## BRIEF
Nothing except the pictures should be left out when you reproduce the listing exactly.

## SUPPLIED MATERIAL
---*---
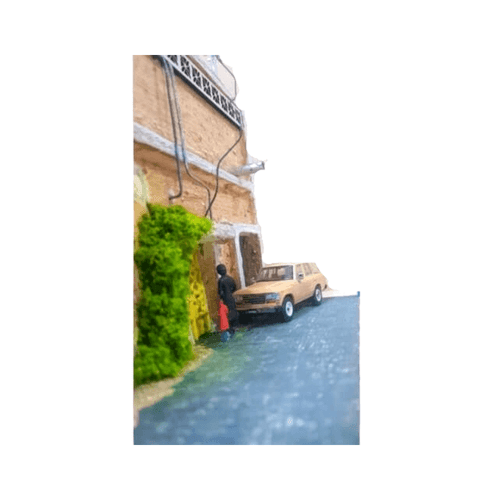 مجسم بيت شعبي القديم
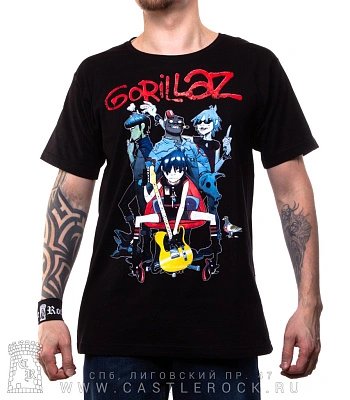 футболка gorillaz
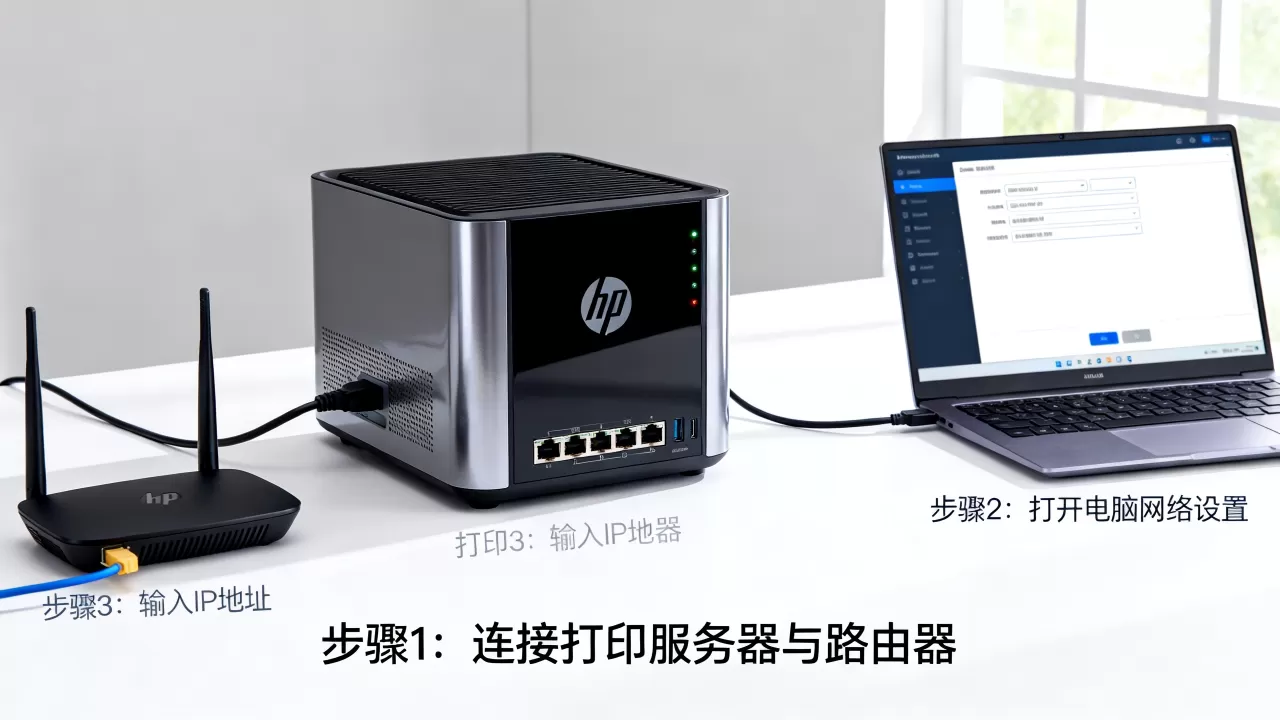 HPE打印服务器怎么设置?如何配置IP地址 HPE打印服务器怎么设置?如何配置IP地址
---*---
## WRITTEN ANSWER
 مجسم بيت شعبي القديم
 футболка gorillaz
 HPE打印服务器怎么设置?如何配置IP地址 HPE打印服务器怎么设置?如何配置IP地址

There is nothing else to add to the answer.